For what use is a kind of magic that twists and burns everything that lives, if there is a miles-wide strip of terrain where nothing grows and nothing lives?

The Burning River stretches through the channel systems, bursting out tongues of flame and spewing caustic fumes for as long as the horizon can stretch, turning the ground into the most formidable enemy. Nothing will grow there for decades – centuries, maybe. A sizeable portion of their own country, reduced to a mephitic wasteland.

And, the thought is enough to make Runo tremble with the weight of what she’s a part of, that is the best solution they could come up with, the preferable one.

The raven stumbles again, losing height. Runo pulls on its wings, trying to steer its fall, but it is getting harder and harder. The smoke is everywhere, choking and acidic.

She gets one last look at the tormented landscape stretching beyond, at the hordes of Anthilian workers in protective gear and gas masks that keep destroying their own land to keep the Gloom Lords at bay, and she wonders how she is ever going to cross the Burning River, if at all.

She pulls the Raven away.

Fast, faster – flapping its wings with the strength of despair, she pulls the bird away from the clouds and the lingering wall of smoke, towards the south, where the wind does not reach and the wind is clearer.

She couldn’t even get in reach of the first rows of furnaces, let alone actually cross the marred land all the way to the first stretches of Tuonela. Not even with her will guiding the raven and strengthening its body.

She will have to find a different path if she wants to reach the King. To the south, though, she’d come far too close to Iskalnari territory, and the lands in the middle are the domain of savage Elven colonies.

Hard to pick and choose – no safe passage for a Marrower.

But she will have to find a way… and to save the raven in the meantime. She pulls on its wings, guiding its mind away from the screaming lungs and pain racketing its body to the safety that awaits it in the south.

The terrain is changing quickly – just after the wind mutates, the shrunken and ill landscape gives way to shrubs, to mangy but green grass, and to-

The raven hits water.

It falls into a shallow pond. The shock its enough to wake it up, and Runo can fall back into the recesses of its awareness as it drinks up the pond water – it’s dirty, but it is safe. The Burning River by now just a grey curtain at the horizon, a promise of pain, but far-off and unable to reach them now.

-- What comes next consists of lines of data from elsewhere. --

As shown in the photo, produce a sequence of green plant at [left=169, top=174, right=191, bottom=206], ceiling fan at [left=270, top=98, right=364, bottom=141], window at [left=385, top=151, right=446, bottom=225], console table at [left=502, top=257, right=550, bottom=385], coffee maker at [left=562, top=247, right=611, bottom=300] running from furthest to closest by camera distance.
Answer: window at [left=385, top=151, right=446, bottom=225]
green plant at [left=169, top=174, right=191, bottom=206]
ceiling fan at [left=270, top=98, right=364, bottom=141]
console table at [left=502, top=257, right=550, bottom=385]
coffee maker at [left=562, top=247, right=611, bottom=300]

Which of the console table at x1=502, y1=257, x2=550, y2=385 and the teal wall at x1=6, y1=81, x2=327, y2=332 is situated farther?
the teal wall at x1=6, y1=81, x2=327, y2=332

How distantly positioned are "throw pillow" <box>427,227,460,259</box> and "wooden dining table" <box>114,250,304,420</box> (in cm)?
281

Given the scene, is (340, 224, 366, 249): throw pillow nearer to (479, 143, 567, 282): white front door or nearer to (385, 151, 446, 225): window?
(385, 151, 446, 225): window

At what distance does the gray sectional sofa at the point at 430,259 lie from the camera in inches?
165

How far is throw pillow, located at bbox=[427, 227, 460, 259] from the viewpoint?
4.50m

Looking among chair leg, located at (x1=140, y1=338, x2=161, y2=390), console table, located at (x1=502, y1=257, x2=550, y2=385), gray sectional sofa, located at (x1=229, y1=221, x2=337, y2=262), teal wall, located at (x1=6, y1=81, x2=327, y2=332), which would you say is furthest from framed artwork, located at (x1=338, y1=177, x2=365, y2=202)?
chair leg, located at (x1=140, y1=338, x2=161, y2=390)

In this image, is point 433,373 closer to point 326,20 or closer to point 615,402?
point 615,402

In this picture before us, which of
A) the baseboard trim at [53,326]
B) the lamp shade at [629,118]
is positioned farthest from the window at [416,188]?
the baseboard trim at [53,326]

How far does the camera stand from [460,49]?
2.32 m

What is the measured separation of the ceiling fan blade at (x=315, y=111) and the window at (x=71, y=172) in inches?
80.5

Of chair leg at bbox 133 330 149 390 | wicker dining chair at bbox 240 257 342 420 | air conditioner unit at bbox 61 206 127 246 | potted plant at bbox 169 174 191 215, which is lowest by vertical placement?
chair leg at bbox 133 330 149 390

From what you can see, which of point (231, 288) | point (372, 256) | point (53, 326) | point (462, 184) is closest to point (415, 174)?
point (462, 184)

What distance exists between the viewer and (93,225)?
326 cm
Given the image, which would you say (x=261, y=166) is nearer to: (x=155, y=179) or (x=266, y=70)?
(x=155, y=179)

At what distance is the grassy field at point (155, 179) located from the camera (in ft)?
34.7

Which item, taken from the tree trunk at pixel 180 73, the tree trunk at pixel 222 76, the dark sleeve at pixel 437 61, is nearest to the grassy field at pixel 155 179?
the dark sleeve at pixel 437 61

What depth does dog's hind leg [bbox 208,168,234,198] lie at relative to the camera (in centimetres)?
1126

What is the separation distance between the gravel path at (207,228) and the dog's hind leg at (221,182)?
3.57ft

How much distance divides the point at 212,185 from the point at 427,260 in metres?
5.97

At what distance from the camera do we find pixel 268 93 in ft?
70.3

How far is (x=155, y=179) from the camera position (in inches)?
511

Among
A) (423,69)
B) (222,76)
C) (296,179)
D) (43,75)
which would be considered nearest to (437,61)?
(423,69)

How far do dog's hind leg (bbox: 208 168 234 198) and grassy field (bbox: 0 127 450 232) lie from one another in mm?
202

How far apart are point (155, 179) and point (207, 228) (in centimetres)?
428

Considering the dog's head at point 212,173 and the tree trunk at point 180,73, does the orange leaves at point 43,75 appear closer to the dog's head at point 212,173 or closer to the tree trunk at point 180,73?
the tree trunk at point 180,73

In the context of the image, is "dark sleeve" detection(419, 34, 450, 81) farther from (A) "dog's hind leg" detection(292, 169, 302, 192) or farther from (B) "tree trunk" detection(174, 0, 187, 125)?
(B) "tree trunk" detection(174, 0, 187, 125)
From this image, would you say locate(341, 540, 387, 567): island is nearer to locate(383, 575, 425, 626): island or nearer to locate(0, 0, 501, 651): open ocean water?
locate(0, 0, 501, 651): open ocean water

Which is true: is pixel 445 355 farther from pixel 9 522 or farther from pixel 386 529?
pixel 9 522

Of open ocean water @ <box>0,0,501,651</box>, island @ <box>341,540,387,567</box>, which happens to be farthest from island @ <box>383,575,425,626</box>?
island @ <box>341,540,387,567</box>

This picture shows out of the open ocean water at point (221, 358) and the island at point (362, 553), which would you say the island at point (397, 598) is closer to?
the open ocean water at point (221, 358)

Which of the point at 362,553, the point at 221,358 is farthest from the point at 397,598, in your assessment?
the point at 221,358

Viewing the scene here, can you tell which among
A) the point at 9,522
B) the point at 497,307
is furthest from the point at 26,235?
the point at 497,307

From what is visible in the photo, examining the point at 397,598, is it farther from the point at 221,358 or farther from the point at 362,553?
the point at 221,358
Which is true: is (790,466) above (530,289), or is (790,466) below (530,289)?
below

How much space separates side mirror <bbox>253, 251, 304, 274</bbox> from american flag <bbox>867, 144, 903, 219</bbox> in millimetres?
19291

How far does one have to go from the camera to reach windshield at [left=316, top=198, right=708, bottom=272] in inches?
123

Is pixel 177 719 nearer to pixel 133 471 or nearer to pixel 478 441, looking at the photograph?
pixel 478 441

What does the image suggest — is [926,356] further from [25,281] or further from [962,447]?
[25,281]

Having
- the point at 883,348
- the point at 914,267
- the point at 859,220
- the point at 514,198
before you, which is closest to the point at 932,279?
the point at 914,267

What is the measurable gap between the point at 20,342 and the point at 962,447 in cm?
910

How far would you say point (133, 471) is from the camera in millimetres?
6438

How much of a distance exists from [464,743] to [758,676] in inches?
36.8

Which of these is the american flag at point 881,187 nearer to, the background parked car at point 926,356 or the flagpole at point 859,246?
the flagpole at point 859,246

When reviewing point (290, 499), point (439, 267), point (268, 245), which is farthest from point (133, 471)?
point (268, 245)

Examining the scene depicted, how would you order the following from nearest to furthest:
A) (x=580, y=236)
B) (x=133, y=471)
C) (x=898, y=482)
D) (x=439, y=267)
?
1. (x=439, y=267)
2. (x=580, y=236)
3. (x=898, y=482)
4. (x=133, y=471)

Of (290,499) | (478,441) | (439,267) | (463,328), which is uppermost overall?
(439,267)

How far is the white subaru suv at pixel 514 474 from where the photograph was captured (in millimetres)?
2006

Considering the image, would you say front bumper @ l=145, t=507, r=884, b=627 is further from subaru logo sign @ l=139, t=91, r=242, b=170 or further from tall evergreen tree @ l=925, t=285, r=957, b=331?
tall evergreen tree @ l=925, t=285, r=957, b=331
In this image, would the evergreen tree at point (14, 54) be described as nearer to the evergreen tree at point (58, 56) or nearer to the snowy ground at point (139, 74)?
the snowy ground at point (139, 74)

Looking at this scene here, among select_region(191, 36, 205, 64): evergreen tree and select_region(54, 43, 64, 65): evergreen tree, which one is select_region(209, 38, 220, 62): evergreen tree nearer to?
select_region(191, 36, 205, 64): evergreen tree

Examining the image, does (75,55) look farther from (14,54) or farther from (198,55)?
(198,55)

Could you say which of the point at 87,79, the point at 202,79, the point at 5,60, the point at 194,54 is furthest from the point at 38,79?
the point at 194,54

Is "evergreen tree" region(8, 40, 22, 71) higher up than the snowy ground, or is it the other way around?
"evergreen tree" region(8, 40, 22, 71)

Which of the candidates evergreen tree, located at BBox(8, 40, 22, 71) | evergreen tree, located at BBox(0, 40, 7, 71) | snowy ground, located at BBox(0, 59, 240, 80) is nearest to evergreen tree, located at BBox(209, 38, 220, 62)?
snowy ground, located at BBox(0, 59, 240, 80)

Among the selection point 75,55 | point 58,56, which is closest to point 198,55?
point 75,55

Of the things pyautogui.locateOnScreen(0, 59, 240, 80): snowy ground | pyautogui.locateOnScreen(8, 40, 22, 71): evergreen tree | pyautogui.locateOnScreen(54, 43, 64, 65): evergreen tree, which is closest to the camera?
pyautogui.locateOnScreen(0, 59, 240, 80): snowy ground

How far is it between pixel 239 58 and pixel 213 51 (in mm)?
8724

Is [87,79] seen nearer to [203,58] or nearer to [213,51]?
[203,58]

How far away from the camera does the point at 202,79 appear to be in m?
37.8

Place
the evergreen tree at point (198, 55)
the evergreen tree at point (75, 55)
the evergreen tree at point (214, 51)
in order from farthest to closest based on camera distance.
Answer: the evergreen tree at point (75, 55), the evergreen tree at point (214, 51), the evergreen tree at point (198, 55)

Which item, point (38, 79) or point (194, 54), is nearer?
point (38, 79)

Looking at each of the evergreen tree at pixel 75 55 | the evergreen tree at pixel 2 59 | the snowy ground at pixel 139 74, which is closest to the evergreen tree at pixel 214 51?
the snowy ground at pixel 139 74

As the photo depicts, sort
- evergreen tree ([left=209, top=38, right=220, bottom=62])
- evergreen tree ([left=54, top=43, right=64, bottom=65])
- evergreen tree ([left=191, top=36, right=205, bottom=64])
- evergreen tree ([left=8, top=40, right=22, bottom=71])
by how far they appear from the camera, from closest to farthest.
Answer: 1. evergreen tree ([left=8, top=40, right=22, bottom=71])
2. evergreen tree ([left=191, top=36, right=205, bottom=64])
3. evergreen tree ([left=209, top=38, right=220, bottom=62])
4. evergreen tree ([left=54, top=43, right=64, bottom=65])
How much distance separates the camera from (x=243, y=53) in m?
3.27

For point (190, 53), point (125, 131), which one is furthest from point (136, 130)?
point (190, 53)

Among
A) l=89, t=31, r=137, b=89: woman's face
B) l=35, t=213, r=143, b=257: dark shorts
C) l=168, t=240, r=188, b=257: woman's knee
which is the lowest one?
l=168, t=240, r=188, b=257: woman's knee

The raven drinks until the bad taste in its mouth is gone, and then it flutters up to a low tree, sitting on one of the branches amidst the still-green leaves.

Runo alerts it to the presence of a nearby rabbit, and the bird takes care of its needs.

After what she pulled it through, she believes it deserves a little break.

Inwardly, she sighs. The northern road is shut.

Perhaps the south would offer better luck… even if that means Elvish territory.

Pulling away from the raven, Runo feels another shiver run down her back.

Author’s Notes: I really liked writing about the Burning River. One of the things I feel it’s lacking in fantasy settings is a bit of focus on humans’ tendency to change their environment. This literal ‘scorched earth’ tactic has fascinated me and I wanted to offer a glimpse of it. I hope you liked it. Also, raven has earned a bit of a respite, I guess. Thanks for reading.